> Questions
1. The post about parsing a SOAP response in Python includes a sample server response. List every fdggwsapi element in that sample that holds a text value, and give the value of each.
2. Repeat the part of the post about parsing a SOAP response in Python that begins at the words "Parsing a SOAP response in Python - python" and ends after the words "on Ubuntu 12.04.".

> Text for analysis
Parsing a SOAP response in Python

Parsing a SOAP response in Python - python

I'm trying to parse a SOAP response from a server. I'm 100% new to SOAP and pretty new to communicating using HTTP/HTTPS. I'm using Python 2.7 on Ubuntu 12.04.
It looks like SOAP is very much like XML. However, I seem to be unable to parse it as such. I've tried to use ElementTree but keep getting errors. From searches I've been able to conclude that there may be issues with the SOAP tags. (I could be way off here...let me know if I am.)
So, here is an example of the SOAP message I have and what I'm trying to do to parse it (this is an actual server response from Link Point Gateway, in case that's relevant).
import xml.etree.ElementTree as ET
soap_string = '<SOAP-ENV:Envelope xmlns:SOAP-ENV="http://schemas.xmlsoap.org/soap/envelope/"><SOAP-ENV:Body><fdggwsapi:FDGGWSApiOrderResponse xmlns:fdggwsapi="http://secure.linkpt.net/fdggwsapi/schemas_us/fdggwsapi"><fdggwsapi:CommercialServiceProvider/><fdggwsapi:TransactionTime>Wed Jul 25 10:26:40 2012</fdggwsapi:TransactionTime><fdggwsapi:TransactionID/><fdggwsapi:ProcessorReferenceNumber/><fdggwsapi:ProcessorResponseMessage/><fdggwsapi:ErrorMessage>SGS-002303: Invalid credit card number.</fdggwsapi:ErrorMessage><fdggwsapi:OrderId>1</fdggwsapi:OrderId><fdggwsapi:ApprovalCode/><fdggwsapi:AVSResponse/><fdggwsapi:TDate/><fdggwsapi:TransactionResult>FAILED</fdggwsapi:TransactionResult><fdggwsapi:ProcessorResponseCode/><fdggwsapi:ProcessorApprovalCode/><fdggwsapi:CalculatedTax/><fdggwsapi:CalculatedShipping/><fdggwsapi:TransactionScore/><fdggwsapi:FraudAction/><fdggwsapi:AuthenticationResponseCode/></fdggwsapi:FDGGWSApiOrderResponse></SOAP-ENV:Body></SOAP-ENV:Envelope>'
targetTree = ET.fromstring(soap_string)

> Input data
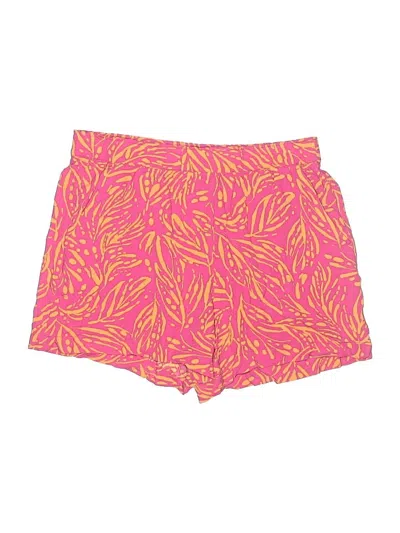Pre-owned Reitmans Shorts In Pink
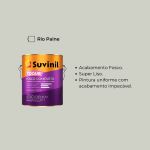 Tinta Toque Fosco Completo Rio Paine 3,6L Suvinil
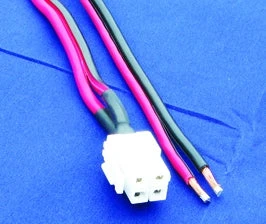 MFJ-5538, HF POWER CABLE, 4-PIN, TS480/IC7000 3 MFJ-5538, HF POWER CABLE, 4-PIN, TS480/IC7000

> List of answers
1.
- TransactionTime: Wed Jul 25 10:26:40 2012
- ErrorMessage: SGS-002303: Invalid credit card number.
- OrderId: 1
- TransactionResult: FAILED

2.
Parsing a SOAP response in Python - python

I'm trying to parse a SOAP response from a server. I'm 100% new to SOAP and pretty new to communicating using HTTP/HTTPS. I'm using Python 2.7 on Ubuntu 12.04.